- _Untersuchter Text_:
::::
Die Mörder des slowakischen Journalisten Jan Kuciak und seiner Verlobten sind verurteilt, deren Auftraggeber aber weiter auf freiem Fuß: Zwei Jahre nach dem Doppelmord wirft der umstrittene Freispruch für den vermuteten Drahtzieher aus Mangel an Beweisen erneut ein Schlaglicht auf die missliche Lage von Journalistinnen und Journalisten in der ex-sozialistischen Staatenwelt. Ob in oder noch außerhalb der EU: Nur schlecht sind Medien und Pressemenschen gegen Druck, Drohungen, Übergriffe und Anschläge geschützt. Um die Pressefreiheit ist es im Osten und Südosten des Kontinents trister bestellt.
::::
- _Datenauszug_:
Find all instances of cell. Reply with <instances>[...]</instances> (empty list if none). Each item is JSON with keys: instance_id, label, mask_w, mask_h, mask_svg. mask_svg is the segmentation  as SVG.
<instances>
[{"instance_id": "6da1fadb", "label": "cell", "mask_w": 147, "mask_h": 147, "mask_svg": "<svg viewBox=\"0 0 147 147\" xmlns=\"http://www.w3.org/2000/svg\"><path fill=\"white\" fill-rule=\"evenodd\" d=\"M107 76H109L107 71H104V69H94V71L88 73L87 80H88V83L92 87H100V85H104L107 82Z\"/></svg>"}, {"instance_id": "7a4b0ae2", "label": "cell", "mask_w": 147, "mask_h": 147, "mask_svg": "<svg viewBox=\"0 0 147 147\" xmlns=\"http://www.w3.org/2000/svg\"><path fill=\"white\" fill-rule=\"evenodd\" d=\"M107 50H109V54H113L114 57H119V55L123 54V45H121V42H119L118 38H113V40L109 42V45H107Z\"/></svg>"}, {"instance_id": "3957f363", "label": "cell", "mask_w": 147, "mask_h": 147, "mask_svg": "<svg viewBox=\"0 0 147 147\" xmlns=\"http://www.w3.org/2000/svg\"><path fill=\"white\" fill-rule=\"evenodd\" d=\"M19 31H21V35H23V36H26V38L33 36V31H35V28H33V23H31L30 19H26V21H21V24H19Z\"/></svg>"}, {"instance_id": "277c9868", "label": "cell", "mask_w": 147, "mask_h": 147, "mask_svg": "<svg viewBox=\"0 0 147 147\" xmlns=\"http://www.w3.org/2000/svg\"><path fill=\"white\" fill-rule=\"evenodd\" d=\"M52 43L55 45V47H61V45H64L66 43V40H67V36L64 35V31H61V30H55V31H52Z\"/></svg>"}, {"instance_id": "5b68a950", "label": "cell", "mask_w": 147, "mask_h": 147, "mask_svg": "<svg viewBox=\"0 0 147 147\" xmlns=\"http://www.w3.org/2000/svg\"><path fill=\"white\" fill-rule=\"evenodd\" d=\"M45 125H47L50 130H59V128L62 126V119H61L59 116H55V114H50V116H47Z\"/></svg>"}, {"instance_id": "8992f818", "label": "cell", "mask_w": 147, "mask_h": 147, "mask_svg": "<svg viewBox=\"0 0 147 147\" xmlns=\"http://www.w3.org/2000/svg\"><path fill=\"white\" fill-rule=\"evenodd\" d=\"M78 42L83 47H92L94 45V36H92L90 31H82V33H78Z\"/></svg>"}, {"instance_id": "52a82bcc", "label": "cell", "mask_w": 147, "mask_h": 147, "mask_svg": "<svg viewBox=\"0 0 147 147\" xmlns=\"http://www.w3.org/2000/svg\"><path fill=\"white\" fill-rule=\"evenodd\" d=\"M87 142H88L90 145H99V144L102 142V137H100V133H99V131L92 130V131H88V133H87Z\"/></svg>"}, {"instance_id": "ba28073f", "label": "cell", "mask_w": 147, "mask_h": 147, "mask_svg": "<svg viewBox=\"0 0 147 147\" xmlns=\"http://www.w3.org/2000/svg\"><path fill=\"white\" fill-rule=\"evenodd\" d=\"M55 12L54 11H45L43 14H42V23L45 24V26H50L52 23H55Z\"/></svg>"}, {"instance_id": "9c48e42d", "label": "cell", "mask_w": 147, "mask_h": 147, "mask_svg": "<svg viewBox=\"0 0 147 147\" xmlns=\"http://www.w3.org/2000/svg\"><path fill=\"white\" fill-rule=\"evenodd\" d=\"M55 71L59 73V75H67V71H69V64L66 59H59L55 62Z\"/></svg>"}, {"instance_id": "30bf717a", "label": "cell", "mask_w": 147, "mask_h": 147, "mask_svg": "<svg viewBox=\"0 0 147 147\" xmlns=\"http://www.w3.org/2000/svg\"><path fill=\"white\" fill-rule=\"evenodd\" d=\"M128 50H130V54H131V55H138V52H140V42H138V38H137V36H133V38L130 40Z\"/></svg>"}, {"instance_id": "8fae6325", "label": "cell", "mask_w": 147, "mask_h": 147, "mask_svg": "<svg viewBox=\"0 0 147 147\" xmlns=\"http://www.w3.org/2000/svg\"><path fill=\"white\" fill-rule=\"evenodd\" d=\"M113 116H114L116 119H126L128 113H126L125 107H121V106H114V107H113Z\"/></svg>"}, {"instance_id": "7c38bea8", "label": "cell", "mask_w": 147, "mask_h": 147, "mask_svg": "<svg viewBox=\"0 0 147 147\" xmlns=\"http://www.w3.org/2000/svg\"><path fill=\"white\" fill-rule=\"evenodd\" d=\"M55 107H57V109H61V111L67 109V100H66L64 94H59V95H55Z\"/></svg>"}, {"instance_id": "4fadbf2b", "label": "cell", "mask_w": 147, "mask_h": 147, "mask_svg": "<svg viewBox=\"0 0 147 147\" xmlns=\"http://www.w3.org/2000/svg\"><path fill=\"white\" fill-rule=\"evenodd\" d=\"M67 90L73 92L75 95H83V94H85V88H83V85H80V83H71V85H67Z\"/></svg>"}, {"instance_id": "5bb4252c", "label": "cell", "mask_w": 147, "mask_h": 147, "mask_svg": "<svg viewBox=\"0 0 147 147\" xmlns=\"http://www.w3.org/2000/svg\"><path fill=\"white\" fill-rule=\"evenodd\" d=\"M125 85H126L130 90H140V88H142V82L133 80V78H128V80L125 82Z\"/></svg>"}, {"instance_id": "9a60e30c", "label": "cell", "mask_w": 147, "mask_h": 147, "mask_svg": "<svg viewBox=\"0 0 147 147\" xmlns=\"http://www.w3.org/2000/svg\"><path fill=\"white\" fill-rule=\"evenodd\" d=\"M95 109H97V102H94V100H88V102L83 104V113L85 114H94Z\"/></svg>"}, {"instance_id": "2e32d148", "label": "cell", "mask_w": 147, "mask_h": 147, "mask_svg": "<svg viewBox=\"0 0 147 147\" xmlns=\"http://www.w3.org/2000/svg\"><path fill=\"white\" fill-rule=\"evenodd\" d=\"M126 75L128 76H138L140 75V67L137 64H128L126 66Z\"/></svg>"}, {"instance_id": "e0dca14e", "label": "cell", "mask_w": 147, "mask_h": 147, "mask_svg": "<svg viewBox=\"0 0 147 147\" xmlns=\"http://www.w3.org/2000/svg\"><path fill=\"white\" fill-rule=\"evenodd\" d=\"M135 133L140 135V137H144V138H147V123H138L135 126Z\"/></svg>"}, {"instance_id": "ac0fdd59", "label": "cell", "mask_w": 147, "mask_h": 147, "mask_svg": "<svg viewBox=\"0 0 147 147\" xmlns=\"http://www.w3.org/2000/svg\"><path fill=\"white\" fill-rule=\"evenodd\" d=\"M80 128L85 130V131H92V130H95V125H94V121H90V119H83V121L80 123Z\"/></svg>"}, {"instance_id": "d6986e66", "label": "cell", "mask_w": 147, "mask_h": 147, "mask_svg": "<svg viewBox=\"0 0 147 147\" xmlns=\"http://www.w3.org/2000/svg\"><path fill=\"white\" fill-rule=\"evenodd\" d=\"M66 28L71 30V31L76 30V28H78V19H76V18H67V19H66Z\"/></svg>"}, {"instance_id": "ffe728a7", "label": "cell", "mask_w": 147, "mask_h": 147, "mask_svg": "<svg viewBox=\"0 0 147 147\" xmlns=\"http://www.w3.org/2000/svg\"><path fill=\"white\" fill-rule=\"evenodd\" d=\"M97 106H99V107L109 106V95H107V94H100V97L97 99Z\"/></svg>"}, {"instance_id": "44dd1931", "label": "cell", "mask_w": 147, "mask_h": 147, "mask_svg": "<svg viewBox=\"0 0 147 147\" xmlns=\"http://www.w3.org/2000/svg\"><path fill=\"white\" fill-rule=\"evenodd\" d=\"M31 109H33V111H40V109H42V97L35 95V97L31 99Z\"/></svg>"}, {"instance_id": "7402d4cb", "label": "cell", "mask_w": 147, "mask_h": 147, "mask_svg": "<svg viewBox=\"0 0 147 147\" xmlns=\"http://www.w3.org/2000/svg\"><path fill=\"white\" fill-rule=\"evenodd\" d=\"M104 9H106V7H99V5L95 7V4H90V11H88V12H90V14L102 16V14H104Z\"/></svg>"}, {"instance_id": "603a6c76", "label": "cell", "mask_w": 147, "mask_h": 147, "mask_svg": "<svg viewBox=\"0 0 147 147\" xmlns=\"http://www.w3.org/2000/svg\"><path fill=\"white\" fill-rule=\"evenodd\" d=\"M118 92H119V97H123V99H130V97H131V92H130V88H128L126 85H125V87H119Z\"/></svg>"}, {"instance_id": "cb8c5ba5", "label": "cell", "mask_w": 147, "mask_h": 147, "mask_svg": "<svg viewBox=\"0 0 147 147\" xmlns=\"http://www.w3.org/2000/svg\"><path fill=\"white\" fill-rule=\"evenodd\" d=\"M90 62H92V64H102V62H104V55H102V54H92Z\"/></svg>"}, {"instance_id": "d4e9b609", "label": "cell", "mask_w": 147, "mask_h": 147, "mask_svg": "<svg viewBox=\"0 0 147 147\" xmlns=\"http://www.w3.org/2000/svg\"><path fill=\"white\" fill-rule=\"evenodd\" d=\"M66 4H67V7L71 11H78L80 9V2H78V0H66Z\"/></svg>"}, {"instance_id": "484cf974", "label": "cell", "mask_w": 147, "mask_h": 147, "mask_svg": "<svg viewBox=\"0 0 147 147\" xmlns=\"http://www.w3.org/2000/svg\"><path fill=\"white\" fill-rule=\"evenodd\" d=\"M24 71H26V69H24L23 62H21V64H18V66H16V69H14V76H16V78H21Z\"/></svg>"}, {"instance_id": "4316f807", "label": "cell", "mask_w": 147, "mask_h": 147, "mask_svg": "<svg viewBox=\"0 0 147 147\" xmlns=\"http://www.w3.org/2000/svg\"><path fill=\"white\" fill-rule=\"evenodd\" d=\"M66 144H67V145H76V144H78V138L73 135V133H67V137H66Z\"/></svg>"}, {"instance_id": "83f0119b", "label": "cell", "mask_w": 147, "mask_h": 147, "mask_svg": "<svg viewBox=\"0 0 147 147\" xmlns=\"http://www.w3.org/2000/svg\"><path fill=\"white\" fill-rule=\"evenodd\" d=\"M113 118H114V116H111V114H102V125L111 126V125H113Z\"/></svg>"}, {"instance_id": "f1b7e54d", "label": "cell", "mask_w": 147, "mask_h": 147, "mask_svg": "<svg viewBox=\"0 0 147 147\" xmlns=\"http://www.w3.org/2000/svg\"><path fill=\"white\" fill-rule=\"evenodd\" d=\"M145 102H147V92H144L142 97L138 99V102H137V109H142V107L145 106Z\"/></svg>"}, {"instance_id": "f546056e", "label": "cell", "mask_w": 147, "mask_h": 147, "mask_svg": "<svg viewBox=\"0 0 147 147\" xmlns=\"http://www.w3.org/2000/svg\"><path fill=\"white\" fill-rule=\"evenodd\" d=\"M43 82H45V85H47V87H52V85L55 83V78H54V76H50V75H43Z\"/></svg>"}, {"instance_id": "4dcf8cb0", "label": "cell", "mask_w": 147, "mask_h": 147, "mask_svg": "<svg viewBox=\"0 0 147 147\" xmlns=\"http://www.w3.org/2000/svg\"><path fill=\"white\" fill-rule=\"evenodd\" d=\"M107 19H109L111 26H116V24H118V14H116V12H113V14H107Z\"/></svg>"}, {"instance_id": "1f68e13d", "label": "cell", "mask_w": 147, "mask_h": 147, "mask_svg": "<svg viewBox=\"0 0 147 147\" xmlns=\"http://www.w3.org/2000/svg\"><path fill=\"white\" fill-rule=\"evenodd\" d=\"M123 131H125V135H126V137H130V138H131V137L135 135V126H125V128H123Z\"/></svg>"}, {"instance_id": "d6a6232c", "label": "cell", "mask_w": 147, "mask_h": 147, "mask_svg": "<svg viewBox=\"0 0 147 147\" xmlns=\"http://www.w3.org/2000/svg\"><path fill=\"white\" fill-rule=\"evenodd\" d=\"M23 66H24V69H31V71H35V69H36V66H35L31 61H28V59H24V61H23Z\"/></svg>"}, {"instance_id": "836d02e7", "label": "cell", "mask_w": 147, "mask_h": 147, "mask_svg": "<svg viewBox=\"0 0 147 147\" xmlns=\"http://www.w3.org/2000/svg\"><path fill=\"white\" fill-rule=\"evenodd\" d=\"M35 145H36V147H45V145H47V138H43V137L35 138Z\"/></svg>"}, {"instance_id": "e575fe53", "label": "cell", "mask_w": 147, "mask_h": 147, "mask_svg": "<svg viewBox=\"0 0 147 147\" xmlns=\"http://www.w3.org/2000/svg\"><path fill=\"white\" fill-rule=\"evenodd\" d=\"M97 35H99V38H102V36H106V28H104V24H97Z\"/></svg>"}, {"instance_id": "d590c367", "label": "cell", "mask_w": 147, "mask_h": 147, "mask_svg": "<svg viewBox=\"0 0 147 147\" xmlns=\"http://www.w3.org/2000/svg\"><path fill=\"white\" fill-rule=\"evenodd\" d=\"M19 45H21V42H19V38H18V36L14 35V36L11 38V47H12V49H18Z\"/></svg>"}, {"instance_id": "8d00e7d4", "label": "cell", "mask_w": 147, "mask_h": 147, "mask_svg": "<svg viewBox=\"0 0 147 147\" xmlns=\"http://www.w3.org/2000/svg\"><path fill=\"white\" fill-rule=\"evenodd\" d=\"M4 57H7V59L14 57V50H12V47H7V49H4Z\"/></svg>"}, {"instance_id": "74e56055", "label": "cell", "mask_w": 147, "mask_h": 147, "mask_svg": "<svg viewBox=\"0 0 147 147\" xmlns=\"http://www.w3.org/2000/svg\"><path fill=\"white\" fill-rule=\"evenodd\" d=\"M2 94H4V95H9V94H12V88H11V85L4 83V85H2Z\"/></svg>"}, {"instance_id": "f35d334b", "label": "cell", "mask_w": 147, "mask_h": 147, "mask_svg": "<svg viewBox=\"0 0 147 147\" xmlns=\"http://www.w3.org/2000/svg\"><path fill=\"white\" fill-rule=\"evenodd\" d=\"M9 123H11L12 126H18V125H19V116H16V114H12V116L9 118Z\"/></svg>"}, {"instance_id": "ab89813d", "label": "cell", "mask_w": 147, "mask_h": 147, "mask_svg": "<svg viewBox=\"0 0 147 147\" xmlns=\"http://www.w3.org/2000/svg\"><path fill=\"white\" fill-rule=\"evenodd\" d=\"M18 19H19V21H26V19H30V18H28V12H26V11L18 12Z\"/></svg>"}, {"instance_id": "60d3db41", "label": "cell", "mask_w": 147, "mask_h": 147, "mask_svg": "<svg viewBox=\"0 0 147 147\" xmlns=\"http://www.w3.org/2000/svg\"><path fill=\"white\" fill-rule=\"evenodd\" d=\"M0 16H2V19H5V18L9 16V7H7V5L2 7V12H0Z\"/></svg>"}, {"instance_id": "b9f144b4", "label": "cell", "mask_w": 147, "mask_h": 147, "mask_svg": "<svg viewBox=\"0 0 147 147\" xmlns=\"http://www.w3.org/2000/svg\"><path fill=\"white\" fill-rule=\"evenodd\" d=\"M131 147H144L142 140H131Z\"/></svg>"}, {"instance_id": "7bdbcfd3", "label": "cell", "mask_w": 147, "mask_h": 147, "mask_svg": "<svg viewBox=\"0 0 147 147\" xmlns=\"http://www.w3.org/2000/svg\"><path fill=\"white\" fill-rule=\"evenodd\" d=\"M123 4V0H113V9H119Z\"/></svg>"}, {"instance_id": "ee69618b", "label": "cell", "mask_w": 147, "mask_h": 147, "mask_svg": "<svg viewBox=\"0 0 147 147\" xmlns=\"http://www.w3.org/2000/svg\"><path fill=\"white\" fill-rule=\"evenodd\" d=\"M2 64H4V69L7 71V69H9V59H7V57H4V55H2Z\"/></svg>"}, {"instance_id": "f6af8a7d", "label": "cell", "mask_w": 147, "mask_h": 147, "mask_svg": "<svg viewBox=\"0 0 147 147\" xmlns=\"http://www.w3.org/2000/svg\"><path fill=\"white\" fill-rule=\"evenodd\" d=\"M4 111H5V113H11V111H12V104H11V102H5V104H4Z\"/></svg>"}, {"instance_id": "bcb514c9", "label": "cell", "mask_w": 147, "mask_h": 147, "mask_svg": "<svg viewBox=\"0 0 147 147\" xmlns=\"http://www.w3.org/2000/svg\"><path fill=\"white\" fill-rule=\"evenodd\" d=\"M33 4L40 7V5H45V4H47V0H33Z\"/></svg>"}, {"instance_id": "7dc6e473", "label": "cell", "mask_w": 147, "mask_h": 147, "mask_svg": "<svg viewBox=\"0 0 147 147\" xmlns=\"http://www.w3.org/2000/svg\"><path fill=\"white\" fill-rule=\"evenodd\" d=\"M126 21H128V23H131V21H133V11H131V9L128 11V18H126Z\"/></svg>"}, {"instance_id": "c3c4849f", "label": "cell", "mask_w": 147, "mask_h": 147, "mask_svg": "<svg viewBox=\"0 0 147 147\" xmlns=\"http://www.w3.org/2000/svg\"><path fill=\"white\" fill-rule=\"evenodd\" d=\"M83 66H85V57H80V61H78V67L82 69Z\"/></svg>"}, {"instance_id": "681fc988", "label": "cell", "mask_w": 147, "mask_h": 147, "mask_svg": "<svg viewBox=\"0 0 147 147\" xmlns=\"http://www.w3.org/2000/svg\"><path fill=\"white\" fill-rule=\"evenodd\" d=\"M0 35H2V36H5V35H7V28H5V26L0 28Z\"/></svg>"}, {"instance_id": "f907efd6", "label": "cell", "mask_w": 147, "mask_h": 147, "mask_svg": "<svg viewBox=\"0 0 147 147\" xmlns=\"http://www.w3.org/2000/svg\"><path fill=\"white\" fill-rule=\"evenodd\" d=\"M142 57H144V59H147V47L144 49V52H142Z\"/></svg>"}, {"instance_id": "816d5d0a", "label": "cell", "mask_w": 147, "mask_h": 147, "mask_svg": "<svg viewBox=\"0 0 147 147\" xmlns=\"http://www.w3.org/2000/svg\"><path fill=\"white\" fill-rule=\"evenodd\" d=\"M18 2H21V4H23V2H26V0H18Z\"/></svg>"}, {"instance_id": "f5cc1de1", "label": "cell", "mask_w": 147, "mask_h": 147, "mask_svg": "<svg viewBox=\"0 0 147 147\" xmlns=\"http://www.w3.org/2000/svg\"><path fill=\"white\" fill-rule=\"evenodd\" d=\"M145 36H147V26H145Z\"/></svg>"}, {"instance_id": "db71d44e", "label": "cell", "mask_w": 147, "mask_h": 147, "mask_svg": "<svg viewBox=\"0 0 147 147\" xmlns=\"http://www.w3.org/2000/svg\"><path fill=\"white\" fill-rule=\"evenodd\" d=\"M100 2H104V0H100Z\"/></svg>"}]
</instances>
::::
- _Arbeitsauftrag A_:
Beantworte anhand des Textes über den Mordfall Kuciak diese Fragen:
(i) Wer wurde bei dem Doppelmord getötet?
(ii) Warum wurde der vermutete Drahtzieher freigesprochen?
(iii) In welchen Teilen des Kontinents steht es laut Text trister um die Pressefreiheit?
- _Arbeitsauftrag B_:
Führe den Text über den Mordfall Kuciak und die Lage der Pressefreiheit ab seinem letzten Satz mit einigen Sätzen weiter.

- _Antwortfeld A_:
(i) Der slowakische Journalist Jan Kuciak und seine Verlobte.
(ii) Aus Mangel an Beweisen.
(iii) Im Osten und Südosten.

- _Antwortfeld B_:
Dabei zählten Meinungs- und Pressefreiheit zu den Schlüsselforderungen, mit denen Hunderttausende von Demonstranten im Osten des Eisernen Vorhangs 1989 dessen Öffnung und die gefeierte Wende erzwangen. Doch die Rolle der Medien als sogenannte „vierte Gewalt“ einer Demokratie, als Frühsensor für Machtmissbrauch und gesellschaftliche Fehlentwicklungen, ist von den Diadochen der damals entmachteten Parteibarone bis heute kaum verinnerlicht worden.

Ob Ungarns Premier Viktor Orban, sein slowenischer Amtskollege Janez Jansa oder Polens graue Eminenz Jaroslaw Kaczyinski: Aufgewachsen und sozialisiert in einem System der staatlichen Zensur und der Pressekontrolle sind es auffallend oft frühere Dissidenten, die heute besonders eifrig auf Mediengängelung setzen. Auch jüngere Politiker in der ex-jugoslawischen Staatenwelt scheinen Medien allenfalls als Sprachrohr ihrer eigenen Parteien zu akzeptieren. Von Belgrad bis Warschau werden unabhängige Medien von autoritär gestrickten Landesfürsten erneut als Staatsfeinde oder Nestbeschmutzer geschmäht: Pressevielfalt und Unabhängigkeit stören bei der Restaurierung des faktischen Einparteienstaats.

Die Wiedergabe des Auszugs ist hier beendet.